Tuesday, March 13, 2012

Peace Book Club - 11/22/63

Our Peace Book Club met tonight to discuss our latest book, Stephen King's "11/22/63." It had been years since I read something by King, so I was glad to take him up again, although this offering from him was much different from the suspense-filled and horror-drenched books I've read in the past. Different, but good. There is plenty of suspense and many twists and turns, but it's more historical fiction than anything else.

11/22/63 is the date of Kennedy's assassination, of course, and King suggests in this book that this was a pivotal, world-changing event, and leads the reader to wonder what the world would be like had Kennedy lived. The main character in the book, Jake Epping, an English high school teacher living in 2011, is introduced to a rabbit hole by his friend, Al, an eccentric cook, which leads back to 1958. His friend stumbled onto this rabbit hole and had been using it for years to go back in time and explore, and to purchase hamburger at a ridiculously cheap price to bring back and offer cheap burgers at his diner. Over the years, it occurred to Al that maybe the rabbit hole could be used to change history, and eventually he arrives at the belief that changing what happened on 11/22/63 would change the world for the better in a drastic way.

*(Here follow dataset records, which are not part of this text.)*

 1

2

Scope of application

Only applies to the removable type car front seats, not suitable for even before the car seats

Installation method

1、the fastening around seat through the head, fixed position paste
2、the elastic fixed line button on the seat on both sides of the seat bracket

He sets out to do this himself, but becomes deathly ill with lung cancer and cannot complete his mission to stop Oswald's dirty deed, which is why he turns to his friend, Jake.

When you go through the rabbit hole and enter 1958, no matter how long you stay there, only two minutes have elapsed in 2011 time. And, each time you go back through the rabbit hole, a complete reset occurs, so that anything you've changed from a previous visit is undone. Jake goes through a few times and makes some changes to test things out before deciding to take up his dying friend's request to stay in the Land of Ago for the five years it will take to a) determine for sure if Oswald had acted alone to assassinate Kennedy, and b) to stop that from happening.

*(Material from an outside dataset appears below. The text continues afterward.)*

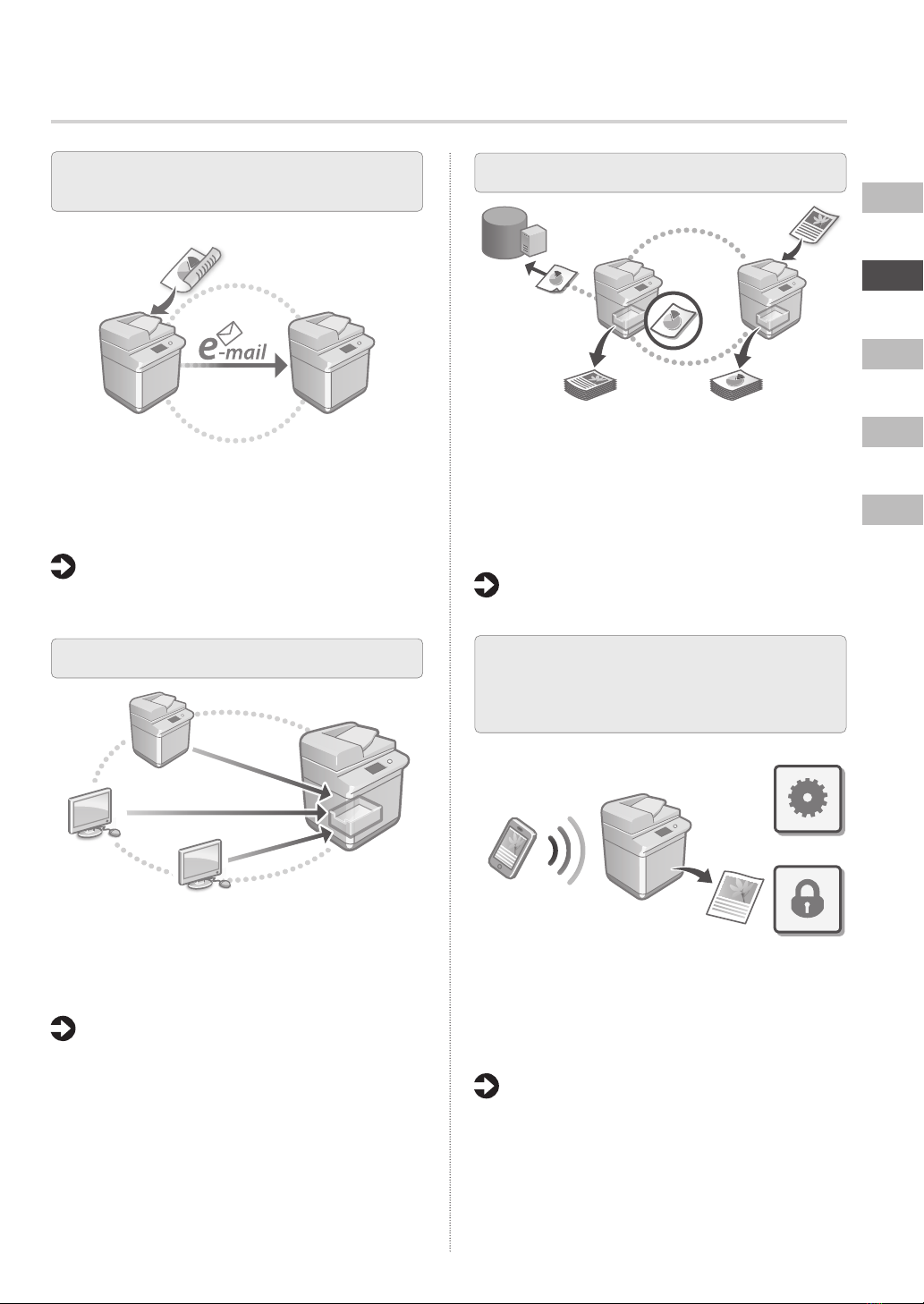 e-mail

And, that's all I'm gonna tell you. :) If you want the rest of the story, you'll have to read the book, which is no easy undertaking, weighing in at nearly 850 pages. Our Peace Book Club gave everyone two months to complete it, and most of our members did so. What I will say is that this book offers much to ponder in the way of ethical dilemmas. If you knew that someone was going to do something evil and stopping that evil from occurring required you to commit evil yourself, would you do it? If you met the love of your life, would you be willing to let the world go to hell to be with her, or would you save the world and let her go? Is it okay, and even honorable, to lie and deceive in order to accomplish a greater good? Lots of stuff like that comes to the surface throughout the book.

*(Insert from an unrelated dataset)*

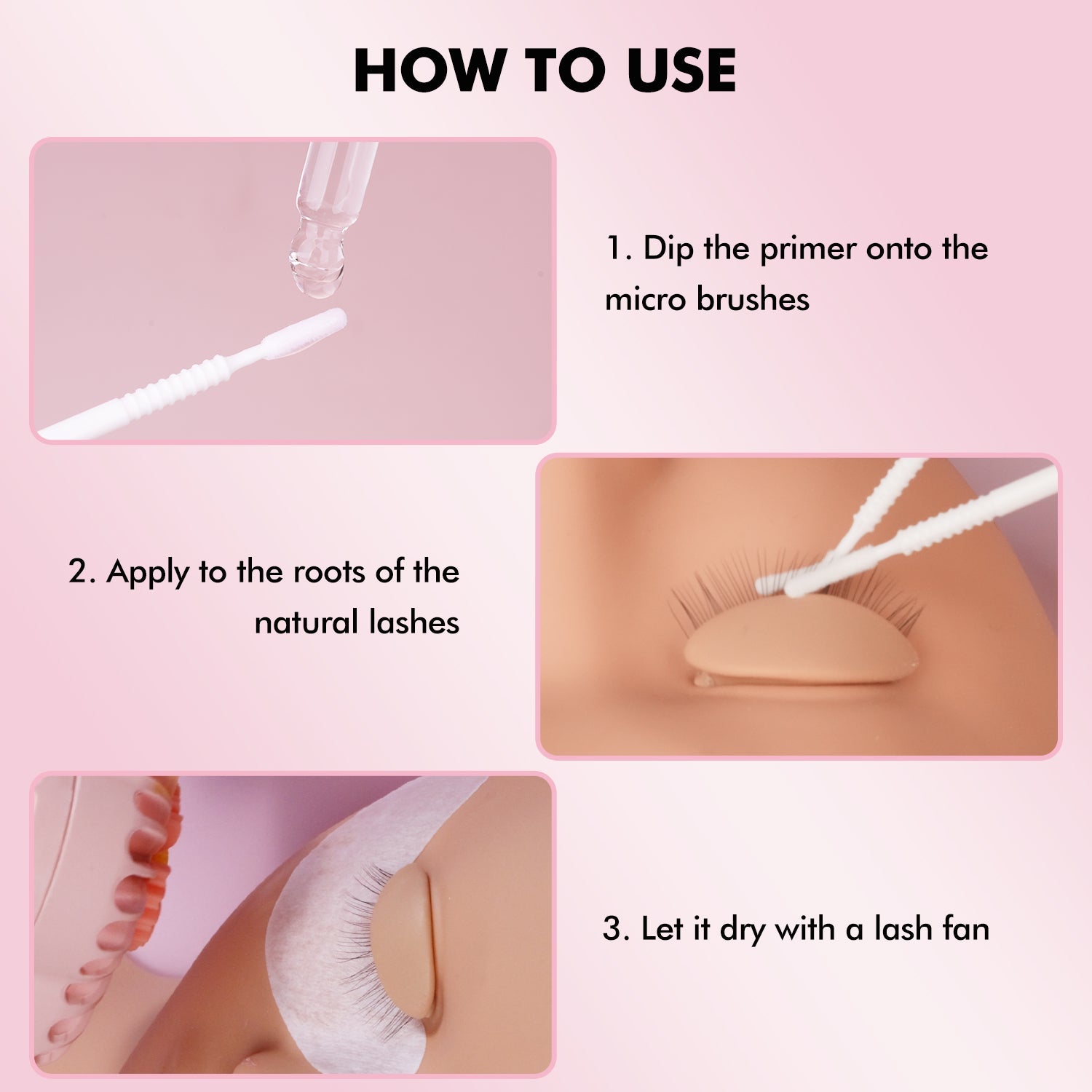 HOW TO USE

1. Dip the primer onto the micro brushes

2. Apply to the roots of the natural lashes

3. Let it dry with a lash fan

I purposely stayed away from reading any reviews of the book before we met tonight, as I wanted to hear what our group thought of it and share what I thought of it before doing so. So, we had our discussion and we were really all on the same page. Everyone enjoyed the book very much, but the one criticism we all had was that it was about 300-400 pages too long, as King spent way too much time telling us about the movements of Oswald, his family, and his associates. Interestingly, after we had our discussion, we all read several reviews together and this was the same criticism shared by many - great book, but too much time on the reconnaissance of Oswald and company. It is obvious that King did TONS of research into Oswald's life in the years and months leading up to 11/22/63. It is also obvious that he didn't want a smidgen of that research to go to waste, as he spends over 300 pages having us follow Oswald around. For the first half of the book, it's a real page-turner, but when he gets to the Oswald reconnaissance part, it stalls. But, then, it picks back up again and ends in page-turning fashion.

Even so, it was well worth the read and I'd readily recommend this book. Our group always gives the books we read a rating between 1-5, and this one, after rounding up, received a 4. It really was a fun and thought-provoking read and King's talent enables the reader to get through the mundane section mentioned above relatively unscathed.

We decided that the book we'll read this month is the latest John Grisham offering, "The Litigators." Always fun to read Grisham; looking forward to it.